Penduduk desa segera datang membawa peralatan mereka. Mendengar akan menggali sumur air tawar, semangat mereka sangat tinggi. Dengan gotong royong, pekerjaan menjadi sangat efisien. Tak lama kemudian, pohon berhasil ditebang dan dibawa ke tukang kayu untuk dipotong-potong.

Sisanya adalah menggali akar pohon dan membuat sumur. Gao Yuan segera memberikan arahan. Sesuai dengan metode sanitasi air yang ia ketahui, ia meminta mereka melapisi dasar sumur dengan batu kecil dan pasir kasar, serta melapisi dinding sumur dengan batu bata agar menjadi sumur permanen yang layak. Ia juga meminta dibuatkan bibir sumur, pagar, penutup, serta menunjuk seorang pengelola sumur khusus.

Wei Lao San sangat antusias dan bersikeras ingin menjadi pengelolanya. Sementara itu, Ayah Yang segera memimpin orang-orang untuk mengambil batu bata, semen, dan bahan lainnya.

Hao Meiling terpaku. Airnya bahkan belum keluar, tapi orang-orang ini sudah begitu bersemangat. Bagaimana jika airnya tidak keluar? Bukankah itu akan menjadi sia-sia? Ia menatap Gao Yuan dan menulis di buku catatannya: "Penduduk desa memberikan kepercayaan yang luar biasa kepada 'pengkhianat' ini."

Gao Yuan membawa Hao Meiling ke rumahnya untuk makan malam. Orang tua Gao menyambut wartawan tamu itu dengan ramah.
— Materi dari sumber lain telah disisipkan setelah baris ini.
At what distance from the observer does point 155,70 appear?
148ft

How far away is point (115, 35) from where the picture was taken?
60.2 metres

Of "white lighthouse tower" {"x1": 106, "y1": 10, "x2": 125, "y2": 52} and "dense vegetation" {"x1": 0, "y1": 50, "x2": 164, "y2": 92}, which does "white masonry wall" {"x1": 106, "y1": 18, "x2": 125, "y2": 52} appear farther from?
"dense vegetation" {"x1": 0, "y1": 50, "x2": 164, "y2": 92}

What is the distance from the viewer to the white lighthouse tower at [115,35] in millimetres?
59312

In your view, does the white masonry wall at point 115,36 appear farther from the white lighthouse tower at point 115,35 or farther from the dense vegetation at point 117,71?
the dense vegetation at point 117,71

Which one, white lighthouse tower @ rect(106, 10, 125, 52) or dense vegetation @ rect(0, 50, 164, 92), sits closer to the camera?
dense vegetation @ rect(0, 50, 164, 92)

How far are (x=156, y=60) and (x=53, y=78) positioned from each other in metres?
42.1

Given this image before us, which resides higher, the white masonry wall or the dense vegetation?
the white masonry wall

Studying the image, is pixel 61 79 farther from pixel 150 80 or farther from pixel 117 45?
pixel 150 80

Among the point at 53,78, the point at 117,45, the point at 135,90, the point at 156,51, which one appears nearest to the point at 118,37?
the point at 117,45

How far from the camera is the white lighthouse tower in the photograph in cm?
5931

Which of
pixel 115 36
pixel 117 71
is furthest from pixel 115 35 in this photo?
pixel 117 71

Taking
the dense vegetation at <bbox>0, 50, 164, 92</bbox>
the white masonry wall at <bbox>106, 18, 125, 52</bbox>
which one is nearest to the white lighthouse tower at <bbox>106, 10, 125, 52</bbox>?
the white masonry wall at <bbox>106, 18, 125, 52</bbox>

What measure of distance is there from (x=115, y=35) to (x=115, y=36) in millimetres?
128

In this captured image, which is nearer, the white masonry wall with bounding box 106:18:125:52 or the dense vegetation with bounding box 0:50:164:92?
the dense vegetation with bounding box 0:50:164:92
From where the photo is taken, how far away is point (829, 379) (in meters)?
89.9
Gao Yuan juga meminta ibunya menceritakan secara detail perubahan sanitasi di desa mereka kepada Hao Meiling, yang mendengarkan dengan penuh perhatian.

Saat itu pula Gao Yuan baru tahu bahwa Yang Degui adalah pengelola kotoran di desa. Tugasnya adalah memungut kotoran ayam dan anjing di desa serta mengelola jamban umum. Tidak ada yang mau melakukan pekerjaan itu, jadi Ayah Yang terpaksa mengorbankan putranya demi kepentingan desa. Gao Yuan hanya bisa menggeleng tak berdaya.
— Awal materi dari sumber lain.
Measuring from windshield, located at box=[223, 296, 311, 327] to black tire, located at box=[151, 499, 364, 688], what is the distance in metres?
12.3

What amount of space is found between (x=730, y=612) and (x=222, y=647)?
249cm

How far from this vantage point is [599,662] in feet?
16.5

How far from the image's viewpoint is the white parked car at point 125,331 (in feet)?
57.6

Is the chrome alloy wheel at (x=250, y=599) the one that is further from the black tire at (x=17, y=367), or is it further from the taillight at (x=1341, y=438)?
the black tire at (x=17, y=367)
Malam itu, Hao Meiling menginap di balai desa. Keesokan harinya, mereka akan pergi. Sumur air tawar masih digali, tetapi air mulai merembes keluar. Penduduk desa segera menutupnya kembali, menunggu Ayah Yang membawa batu bata untuk melapisi dinding sumur. Saat dicium, air itu ternyata tidak berbau busuk. Semua orang sangat gembira.

Wei Lao San tidak membuang waktu lagi. Karena semua orang memperhatikannya, ia mengambil palu dan sekop untuk membongkar jambannya sendiri. Gao Yuan menghela napas lega; masalah polusi ini akhirnya teratasi.

Melihat air benar-benar keluar, Hao Meiling bertanya dengan takjub, "Kau benar-benar bisa mengetahuinya tanpa peralatan?"

Gao Yuan menunjuk kepalanya sendiri, "Sains."

Hao Meiling tertawa dan menepuk bahu Gao Yuan. Melihat keduanya tampak akrab, Yang Xiuying yang berdiri di belakang terlihat tidak senang. Ia sebenarnya datang membawa makanan, tetapi setelah melihat pemandangan itu, ia memilih menunduk dan berbalik pergi.

Yang Degui merasa kesal dan mengumpat, "Bajingan ini, kemarin satu orang, sekarang satu lagi yang datang."

"Hah... *tui*..." Seorang pria paruh baya berjalan lewat, dan Yang Degui segera mengejarnya.